Receptionist Roberta Beccaris said they were puzzled as to why so many Irish wanted to visit their clinic. They do not specialize in “dental tourism” as some foreign dentists do and do not advertise in Ireland.
“The last two weeks have been crazy. They were constantly calling and emailing, ”she told the Irish Times.
“The only problem is that they don’t come. I get 10 or 15 emails every day and today I got even more.
Ms Beccaris said they had answered a dozen calls or emails in the past two days, but were no longer responding.
She said the requests included a woman who said she was seriously suffering from a toothache and requested an appointment for two weeks on February 25.

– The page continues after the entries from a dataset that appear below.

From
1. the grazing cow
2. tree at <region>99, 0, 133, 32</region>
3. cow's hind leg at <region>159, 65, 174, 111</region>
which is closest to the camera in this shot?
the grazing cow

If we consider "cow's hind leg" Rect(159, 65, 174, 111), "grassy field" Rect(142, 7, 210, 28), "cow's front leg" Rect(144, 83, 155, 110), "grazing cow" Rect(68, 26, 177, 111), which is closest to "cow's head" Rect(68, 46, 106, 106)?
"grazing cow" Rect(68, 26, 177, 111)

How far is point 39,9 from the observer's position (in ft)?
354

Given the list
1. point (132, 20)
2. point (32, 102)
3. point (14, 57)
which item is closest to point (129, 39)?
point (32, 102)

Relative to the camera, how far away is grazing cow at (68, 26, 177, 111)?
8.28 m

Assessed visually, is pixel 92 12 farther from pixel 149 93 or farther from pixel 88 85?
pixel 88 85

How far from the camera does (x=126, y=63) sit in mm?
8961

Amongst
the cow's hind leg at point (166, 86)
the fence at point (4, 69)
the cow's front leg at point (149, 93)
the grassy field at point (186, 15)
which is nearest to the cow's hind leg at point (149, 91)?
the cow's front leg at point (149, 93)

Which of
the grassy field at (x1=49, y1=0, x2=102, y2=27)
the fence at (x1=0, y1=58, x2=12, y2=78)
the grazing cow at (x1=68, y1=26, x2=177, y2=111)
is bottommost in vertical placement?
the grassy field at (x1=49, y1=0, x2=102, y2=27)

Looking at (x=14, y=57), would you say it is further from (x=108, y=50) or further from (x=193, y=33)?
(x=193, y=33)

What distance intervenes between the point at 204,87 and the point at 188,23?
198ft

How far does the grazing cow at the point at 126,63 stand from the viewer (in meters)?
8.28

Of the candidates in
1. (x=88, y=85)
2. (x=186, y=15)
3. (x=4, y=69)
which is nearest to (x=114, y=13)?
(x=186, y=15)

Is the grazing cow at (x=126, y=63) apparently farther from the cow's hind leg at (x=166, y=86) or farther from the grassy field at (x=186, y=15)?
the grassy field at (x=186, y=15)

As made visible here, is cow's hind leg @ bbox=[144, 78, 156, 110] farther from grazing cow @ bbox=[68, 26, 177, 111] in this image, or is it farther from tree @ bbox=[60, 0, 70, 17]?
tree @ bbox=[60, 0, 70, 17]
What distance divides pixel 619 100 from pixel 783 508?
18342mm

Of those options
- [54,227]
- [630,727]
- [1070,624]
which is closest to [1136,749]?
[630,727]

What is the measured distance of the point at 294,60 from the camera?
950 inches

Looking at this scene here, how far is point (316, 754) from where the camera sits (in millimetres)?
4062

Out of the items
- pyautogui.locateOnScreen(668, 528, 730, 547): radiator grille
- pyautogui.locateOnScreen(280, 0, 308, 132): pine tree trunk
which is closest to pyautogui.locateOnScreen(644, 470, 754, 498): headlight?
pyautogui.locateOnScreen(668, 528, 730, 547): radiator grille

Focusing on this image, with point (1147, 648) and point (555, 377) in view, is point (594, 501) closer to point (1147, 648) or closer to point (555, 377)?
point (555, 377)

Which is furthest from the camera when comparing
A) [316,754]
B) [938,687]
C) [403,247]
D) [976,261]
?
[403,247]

“If you’re in pain, you don’t come to the dentist in two weeks. It’s just a way for them to travel. We are happy when tourists come, but it is not the right way, ”she said.
“If these were real patients, we would be happy to help, but unfortunately they are not. This causes us problems because we make appointments to people who do not need our care. They waste our time.
“If we get a request from the police, we have all the information,” she said.
After her appearance on RTÉ Radio 1’s Today with Claire Byrne Show, Ms Beccaris responded to several calls from Irish people still trying to keep their dates.
Two Irishmen who were due to show up for lunch on Friday failed to do so.
According to RTÉ’s Prime Time program, the National Immigration Office has noticed that on some flights to sunnier climates, between 30 and 40% of people traveling have dental appointments waiting for them.
News that the Irish are using bogus employment letters or bogus dentist appointments to bypass Covid-19 restrictions has made the local Tenerife newspaper.
The Diario de Avisos noted that an Irish traveler was fined € 500 for claiming he was going to secure a security system at a hotel in Tenerife.